Supplied passage.
------------------------------------

Read: Don’t be an idiot and make super strong weed cocktails just because you can and want to get super high. Not only is that not the intent of the book, Bobrow says, but it also ruins the entire experience. Do you want to be that guy? (No one wants to be that guy.)

Related: The Manual’s Ultimate Guide to Day Drinking

Bobrow started by showing us how to infuse cannabis into alcohol. For the purposes of making Dank and Stormies, we used used a dark aged rum. After deciding on a spirit, the process itself is pretty simple. What it boils down to is this: cooking the weed in an oven-safe bag in the microwave to activate the THC (3 sets of 1.5 minutes each), then using a nitrous-oxide charged whipping siphon (think whipped cream or, you know, the other use) to infuse the now-active THC into the spirit using Dave Arnold’s rapid infusion technique.

------------------------------------

Available data.

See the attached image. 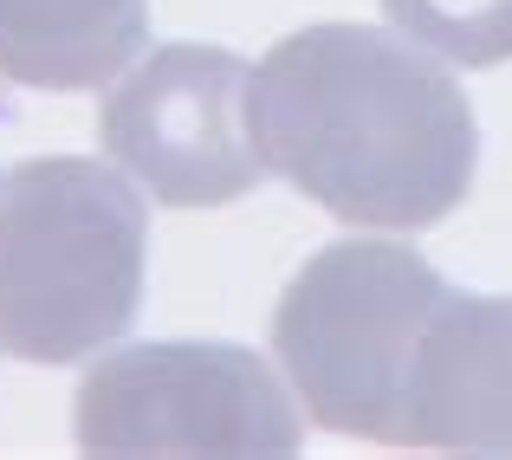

------------------------------------

Task brief.
Please carry the article on cannabis-infused cocktails above further, starting after its final sentence.

Response to this task.
When using this technique, Bobrow explained, “The nitrous oxide is microencapsulating the rum with the THC from the cannabis. Think of it as micro-infusing.”

Once the infusion is complete, you need to siphon off the built up gases inside. You do not want to inhale what comes out, Bobrow warned.

“Not a good idea. You want to be responsible,” he said.

When infusing cannabis into a spirit, he added while working, you wouldn’t want to do an entire bottle for a batch.

“If you were it would be exponentially weaker. It’s all in the ratios, this will be a lot more concentrated, then I’ll add in the fresh rum and it’ll be equally distributed throughout the entire bottle,” he said.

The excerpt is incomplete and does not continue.